JERUSALEM: The Gaza war is speeding up Israel’s “annexation” of the Palestinian economy, say analysts, who argue it has been hobbled for decades by agreements that followed the Oslo peace accords.
While the Israel-Hamas war raging since Oct. 7 has devastated swaths of Gaza, it has also hit the public finances and wider economy of the Israeli-occupied West Bank.
Israel is tightening the noose on the Palestinian Authority, which rules parts of the West Bank, by withholding tax revenues it collects on its behalf, said economist Adel Samara.
Palestinian livelihoods have also been hurt by bans on laborers crossing into Israel and by a sharp downturn in tourism in the violence-plagued territory, including a quiet Christmas season in Bethlehem.
Samara said that “technically speaking, there is no Palestinian economy under Israeli occupation — Israel has effectively annexed our economy.”
The Palestinian economy is largely governed by the 1994 Paris Protocol, which granted sole control over the territories’ borders to Israel and, with it, the right to collect import duties and value-added tax for the Palestinian Authority.
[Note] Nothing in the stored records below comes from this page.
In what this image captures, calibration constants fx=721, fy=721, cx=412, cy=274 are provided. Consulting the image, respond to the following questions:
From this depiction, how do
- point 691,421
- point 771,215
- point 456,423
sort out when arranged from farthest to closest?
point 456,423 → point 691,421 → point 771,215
Israel has repeatedly leveraged this power to deprive the authority of much-needed revenues.
But the Gaza war has further tightened Israel’s grip, Samara said, with the bulk of customs duties withheld since Hamas sparked the war with the Oct. 7 attack on Israel.
“Without these funds, the Palestinian Authority struggles to pay the salaries of its civil servants and its running costs,” said Taher Al-Labadi, a researcher at the French Institute for the Near East.